Some students can become extremely upset, Hager said.
"By the time they get to school, if they've had these kinds of experiences, they're frazzled, and they're at their wit's end," he added. "And they need to be calmed down before you can even begin to try and teach the student."
Hager said children with disabilities who experience a meltdown on the bus can face consequences.
"When there is a meltdown, the kids can get suspended from the bus, even though it may be not really their fault if you will," he said. "It's because of their disability."
Catalinotto said the shortage of bus drivers has led to a "revolving door" of drivers and attendants for students with special needs.
"It's sad because it's a beautiful relationship that can be built between this team that reaches your child in the morning and sees them first and kind of sets the tone for their school day," she said.
A bus company executive said the driver shortage is the worst he's ever seen
Edward Flavin, an executive at National Express LLC, a transportation company that serves over 30 states, said the current shortage is "unlike anything we have witnessed in over 100 years in the student transportation business."

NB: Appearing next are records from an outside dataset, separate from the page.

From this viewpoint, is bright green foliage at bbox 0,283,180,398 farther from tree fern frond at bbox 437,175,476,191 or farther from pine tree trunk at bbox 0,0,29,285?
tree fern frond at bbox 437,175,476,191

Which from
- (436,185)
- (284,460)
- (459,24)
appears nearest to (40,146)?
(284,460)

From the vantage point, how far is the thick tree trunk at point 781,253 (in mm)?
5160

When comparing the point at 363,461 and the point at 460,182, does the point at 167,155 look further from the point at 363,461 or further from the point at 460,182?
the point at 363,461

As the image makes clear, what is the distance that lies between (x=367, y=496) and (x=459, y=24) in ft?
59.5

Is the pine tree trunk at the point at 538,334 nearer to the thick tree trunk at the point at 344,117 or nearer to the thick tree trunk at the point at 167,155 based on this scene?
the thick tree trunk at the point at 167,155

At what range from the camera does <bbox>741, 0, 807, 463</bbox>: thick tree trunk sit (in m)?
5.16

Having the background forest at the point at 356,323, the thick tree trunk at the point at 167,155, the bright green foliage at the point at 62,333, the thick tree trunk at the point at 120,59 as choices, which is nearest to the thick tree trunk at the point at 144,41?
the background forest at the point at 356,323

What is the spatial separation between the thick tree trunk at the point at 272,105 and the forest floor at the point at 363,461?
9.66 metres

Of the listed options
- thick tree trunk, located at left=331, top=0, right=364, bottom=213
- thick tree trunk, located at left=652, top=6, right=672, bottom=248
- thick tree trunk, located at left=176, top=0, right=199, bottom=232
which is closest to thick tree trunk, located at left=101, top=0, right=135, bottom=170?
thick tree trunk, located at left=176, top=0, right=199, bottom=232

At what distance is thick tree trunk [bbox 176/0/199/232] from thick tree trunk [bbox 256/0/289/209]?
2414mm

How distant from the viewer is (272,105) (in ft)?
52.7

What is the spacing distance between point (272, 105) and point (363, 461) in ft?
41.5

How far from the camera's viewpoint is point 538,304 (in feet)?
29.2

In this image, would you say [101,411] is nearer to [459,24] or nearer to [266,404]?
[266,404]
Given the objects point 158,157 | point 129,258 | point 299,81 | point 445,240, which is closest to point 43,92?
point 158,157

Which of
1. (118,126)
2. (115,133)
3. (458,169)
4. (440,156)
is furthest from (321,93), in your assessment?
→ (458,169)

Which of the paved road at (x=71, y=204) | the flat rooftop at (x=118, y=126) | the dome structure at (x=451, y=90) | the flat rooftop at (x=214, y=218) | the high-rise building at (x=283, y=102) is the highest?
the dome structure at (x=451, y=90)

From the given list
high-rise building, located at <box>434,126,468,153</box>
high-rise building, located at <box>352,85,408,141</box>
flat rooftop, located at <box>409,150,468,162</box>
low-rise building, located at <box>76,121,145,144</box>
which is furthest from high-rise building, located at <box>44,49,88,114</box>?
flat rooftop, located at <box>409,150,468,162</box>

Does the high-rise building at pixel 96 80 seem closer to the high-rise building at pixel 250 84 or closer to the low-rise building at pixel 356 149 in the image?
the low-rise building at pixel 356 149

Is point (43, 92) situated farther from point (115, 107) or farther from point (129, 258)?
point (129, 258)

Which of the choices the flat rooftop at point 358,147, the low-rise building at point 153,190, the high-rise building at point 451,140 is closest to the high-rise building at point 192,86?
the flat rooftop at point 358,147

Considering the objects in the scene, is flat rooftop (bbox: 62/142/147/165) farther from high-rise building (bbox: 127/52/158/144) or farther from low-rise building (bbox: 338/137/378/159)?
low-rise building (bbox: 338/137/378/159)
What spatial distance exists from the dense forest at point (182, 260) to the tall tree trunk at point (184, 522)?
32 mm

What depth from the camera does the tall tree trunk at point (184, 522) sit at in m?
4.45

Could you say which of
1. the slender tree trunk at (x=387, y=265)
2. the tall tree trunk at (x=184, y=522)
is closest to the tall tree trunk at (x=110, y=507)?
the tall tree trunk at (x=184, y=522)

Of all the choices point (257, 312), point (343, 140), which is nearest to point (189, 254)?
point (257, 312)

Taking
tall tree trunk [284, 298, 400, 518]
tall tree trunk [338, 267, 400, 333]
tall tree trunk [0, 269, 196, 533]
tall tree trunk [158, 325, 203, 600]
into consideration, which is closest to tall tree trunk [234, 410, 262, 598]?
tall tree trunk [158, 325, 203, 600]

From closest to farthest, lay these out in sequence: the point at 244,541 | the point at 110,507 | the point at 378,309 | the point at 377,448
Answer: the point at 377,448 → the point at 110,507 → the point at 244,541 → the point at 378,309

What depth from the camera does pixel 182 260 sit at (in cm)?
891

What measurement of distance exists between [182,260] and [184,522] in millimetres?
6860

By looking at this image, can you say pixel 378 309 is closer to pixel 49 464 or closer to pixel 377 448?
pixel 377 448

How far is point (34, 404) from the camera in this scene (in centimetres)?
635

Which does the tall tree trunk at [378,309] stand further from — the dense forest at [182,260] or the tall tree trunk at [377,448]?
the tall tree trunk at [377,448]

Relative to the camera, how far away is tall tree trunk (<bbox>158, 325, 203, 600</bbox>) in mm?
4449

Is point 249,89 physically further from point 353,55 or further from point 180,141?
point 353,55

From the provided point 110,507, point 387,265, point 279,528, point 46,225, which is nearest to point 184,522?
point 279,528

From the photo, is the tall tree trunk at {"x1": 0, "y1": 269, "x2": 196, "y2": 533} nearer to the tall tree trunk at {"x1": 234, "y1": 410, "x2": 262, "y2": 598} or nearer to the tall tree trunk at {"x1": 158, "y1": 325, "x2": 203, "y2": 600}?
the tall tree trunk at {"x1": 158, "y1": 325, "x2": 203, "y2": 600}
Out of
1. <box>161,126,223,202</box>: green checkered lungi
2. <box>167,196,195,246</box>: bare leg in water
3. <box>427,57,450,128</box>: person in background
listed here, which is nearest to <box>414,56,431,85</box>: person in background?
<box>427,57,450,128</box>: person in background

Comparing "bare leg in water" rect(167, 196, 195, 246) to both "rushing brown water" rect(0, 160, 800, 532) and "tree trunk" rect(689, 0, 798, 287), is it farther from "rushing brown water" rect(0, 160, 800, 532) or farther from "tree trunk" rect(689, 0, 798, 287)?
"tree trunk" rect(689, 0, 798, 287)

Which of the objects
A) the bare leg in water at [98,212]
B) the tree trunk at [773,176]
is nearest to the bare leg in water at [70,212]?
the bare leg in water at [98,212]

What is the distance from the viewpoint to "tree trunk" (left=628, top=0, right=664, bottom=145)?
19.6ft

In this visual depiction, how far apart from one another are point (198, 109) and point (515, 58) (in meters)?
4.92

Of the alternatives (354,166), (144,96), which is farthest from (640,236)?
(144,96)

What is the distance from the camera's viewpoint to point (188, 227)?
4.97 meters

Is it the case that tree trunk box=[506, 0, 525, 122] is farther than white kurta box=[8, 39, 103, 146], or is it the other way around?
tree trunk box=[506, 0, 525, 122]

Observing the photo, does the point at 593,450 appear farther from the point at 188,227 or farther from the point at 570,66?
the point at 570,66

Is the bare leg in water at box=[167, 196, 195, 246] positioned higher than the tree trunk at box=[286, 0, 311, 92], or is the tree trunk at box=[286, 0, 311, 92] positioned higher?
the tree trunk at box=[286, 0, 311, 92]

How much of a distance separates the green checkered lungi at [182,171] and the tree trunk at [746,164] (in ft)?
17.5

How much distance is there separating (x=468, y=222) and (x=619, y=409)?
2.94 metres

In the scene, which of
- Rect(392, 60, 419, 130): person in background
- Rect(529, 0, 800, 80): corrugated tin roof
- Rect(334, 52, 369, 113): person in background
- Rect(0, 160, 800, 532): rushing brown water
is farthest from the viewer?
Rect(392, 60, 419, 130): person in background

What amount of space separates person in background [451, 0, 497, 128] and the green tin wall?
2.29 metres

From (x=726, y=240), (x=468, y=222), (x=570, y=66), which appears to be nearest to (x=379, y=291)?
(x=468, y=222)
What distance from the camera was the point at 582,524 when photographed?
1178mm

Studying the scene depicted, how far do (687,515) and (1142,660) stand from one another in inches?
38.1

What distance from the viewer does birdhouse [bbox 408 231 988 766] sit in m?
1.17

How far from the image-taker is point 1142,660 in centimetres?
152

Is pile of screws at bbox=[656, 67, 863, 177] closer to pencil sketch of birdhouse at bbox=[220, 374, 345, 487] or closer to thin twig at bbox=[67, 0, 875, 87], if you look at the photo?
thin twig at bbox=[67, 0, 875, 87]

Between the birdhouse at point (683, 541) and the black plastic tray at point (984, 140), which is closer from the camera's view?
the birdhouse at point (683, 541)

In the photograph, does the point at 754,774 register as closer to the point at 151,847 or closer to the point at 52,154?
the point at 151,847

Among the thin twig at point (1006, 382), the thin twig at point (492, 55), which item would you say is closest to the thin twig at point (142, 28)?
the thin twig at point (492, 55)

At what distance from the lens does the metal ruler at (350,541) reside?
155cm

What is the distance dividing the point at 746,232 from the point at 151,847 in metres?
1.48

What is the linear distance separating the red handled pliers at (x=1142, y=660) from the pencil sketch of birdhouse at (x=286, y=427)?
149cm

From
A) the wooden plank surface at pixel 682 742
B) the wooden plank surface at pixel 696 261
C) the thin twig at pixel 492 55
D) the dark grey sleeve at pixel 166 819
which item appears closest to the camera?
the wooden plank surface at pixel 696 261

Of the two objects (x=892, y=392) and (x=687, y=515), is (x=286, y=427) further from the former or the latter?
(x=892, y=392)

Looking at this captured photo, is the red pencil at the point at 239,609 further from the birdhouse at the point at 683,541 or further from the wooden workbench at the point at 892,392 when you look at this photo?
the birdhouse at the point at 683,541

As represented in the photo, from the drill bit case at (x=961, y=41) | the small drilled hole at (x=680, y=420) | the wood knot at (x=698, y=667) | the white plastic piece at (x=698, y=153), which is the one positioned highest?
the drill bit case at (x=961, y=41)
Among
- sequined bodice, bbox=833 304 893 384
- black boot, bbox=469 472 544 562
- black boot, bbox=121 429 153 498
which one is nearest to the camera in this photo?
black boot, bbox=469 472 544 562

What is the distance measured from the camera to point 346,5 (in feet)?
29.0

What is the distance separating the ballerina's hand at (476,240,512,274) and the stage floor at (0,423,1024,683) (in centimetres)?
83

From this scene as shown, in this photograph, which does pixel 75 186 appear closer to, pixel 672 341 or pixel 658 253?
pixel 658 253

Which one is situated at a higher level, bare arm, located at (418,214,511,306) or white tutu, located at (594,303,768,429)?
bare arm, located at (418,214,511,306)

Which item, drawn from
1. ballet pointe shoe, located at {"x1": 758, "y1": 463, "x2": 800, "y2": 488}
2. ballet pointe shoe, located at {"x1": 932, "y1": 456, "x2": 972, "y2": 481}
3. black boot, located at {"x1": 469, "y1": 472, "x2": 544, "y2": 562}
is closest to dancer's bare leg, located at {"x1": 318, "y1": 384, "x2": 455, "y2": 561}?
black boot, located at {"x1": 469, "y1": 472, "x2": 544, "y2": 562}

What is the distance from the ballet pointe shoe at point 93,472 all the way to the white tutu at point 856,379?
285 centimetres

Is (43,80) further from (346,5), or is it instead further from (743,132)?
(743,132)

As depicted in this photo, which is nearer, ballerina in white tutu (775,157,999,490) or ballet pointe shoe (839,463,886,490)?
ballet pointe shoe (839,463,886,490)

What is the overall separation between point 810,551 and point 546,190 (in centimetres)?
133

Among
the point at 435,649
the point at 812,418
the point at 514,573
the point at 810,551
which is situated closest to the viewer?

"The driver shortage is affecting a majority of our locations across the nation and has resulted in the need to adjust and combine routes. Some of our school districts have also adjusted bell schedules in response to the driver shortage," Flavin told Insider.
Some schools have gone to extensive lengths to find transportation in the absence of bus drivers. A school in Boston hired a party bus complete with a dancing pole and show lights to transport a group of high schoolers on a field trip.
Meanwhile, the governor of Massachusetts activated the National Guard to drive school buses, and New York state has implored over 550,000 residents with commercial driver's licenses to become school bus drivers.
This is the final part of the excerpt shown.